------ Texte de la page

C'est fou de se dire qu'on doit un manga à la fois aussi bon enfant et touchant à Robert Oppenheimer. C'est pas tant lui qui aura aiguisé les crayons, d'autant qu'il avait eu le mauvais sens de mourir quelques décennies avant la parution du manga. Mais il faut tout de même se dire que sans ce bon Robert - que les nippons ont un peu dans le nez - il n'y aurait pas eu de bombe atomique. Donc, pas de radiations à Hiroshima et, par conséquent, le père de l'auteur de cette autobiographie aurait pu subsister aux besoins de sa famille. À partir de là, Akihiro n'aurait vraisemblablement jamais croisé sa grand-mère.
C'est pas que je cherche à justifier l'usage de la bombe atomique sur des populations civiles.... mais voilà.

------------
------ Entrées de l'exercice

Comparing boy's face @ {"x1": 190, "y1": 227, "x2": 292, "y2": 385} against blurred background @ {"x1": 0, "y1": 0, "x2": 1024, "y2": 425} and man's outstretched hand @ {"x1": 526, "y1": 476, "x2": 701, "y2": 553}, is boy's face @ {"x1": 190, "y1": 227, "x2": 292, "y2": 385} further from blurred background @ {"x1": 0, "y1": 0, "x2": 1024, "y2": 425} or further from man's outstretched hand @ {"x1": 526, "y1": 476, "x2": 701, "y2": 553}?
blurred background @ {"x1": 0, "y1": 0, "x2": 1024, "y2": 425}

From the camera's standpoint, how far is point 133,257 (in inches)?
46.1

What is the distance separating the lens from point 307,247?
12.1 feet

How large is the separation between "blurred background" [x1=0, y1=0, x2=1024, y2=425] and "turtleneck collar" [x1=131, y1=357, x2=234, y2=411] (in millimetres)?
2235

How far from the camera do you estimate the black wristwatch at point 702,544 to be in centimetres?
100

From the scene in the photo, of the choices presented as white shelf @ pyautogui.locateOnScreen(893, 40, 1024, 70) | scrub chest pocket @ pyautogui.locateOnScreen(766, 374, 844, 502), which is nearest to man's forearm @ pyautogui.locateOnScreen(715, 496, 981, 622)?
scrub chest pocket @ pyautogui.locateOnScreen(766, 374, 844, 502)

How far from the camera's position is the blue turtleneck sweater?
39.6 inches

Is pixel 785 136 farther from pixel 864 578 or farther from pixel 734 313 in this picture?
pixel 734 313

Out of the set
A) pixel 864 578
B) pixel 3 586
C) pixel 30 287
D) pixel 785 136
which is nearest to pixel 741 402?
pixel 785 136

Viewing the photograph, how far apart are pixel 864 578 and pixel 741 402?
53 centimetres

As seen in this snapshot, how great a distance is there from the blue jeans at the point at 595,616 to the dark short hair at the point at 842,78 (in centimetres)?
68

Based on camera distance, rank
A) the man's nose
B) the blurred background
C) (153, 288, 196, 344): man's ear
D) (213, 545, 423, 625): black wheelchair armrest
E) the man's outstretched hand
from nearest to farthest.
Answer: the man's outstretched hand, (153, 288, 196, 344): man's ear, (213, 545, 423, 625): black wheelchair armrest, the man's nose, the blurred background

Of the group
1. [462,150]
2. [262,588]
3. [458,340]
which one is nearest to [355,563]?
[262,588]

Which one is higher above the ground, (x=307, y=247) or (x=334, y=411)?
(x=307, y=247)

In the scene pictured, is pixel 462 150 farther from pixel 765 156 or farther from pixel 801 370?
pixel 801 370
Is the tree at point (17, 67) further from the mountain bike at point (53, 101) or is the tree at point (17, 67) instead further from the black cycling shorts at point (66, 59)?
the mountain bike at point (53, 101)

------------

> _Travail à faire_:
1. Recopiez à l'identique les lignes des entrées, en commençant par celle qui contient « From the scene » et en terminant par celle qui contient « 39.6 inches », ces deux lignes comprises.
2. Poursuivez le texte sur le manga autobiographique à partir du point où il s'arrête.

> _Réponses attendues_:
1.
From the scene in the photo, of the choices presented as white shelf @ pyautogui.locateOnScreen(893, 40, 1024, 70) | scrub chest pocket @ pyautogui.locateOnScreen(766, 374, 844, 502), which is nearest to man's forearm @ pyautogui.locateOnScreen(715, 496, 981, 622)?
scrub chest pocket @ pyautogui.locateOnScreen(766, 374, 844, 502)

How far from the camera's position is the blue turtleneck sweater?
39.6 inches

2.
Je veux dire - même si je m'enfonce un peu plus à chaque mot que j'écris - on peut aussi tirer le meilleur du pire. Hiroshima, Nagasaki, c'est peut-être quelques centaines de milliers de mort et un traumatisme national... mais on en aura retiré de bons mangas quand même. On n'aurait peut-être même jamais eu le film Akira sans ça. Faut rappeler que c'est Akira qui a été le fer de lance du phénomène manga en France par la suite. Si on y réfléchit bien - ou si on y réfléchit trop - on doit peut-être le succès des mangas en France à Oppenheimer. Ça fait réfléchir.
En fait non. Mais ça permet d'introduire une œuvre qui offre une image assez revigorante des conséquences de la guerre. Au lendemain de la défaite japonaise - cuisante celle-ci - les Japonais n'auront pas passé leur temps à battre leur coulpe et à maudire les Américains ; ils auront su tirer le meilleur du pire. C'est dans le fumier le plus odorant qu'on fait parfois pousser les fleurs les plus somptueuses. Et le parfum de cette fleur de manga, il a la fragrance de la joie et de l'authentique.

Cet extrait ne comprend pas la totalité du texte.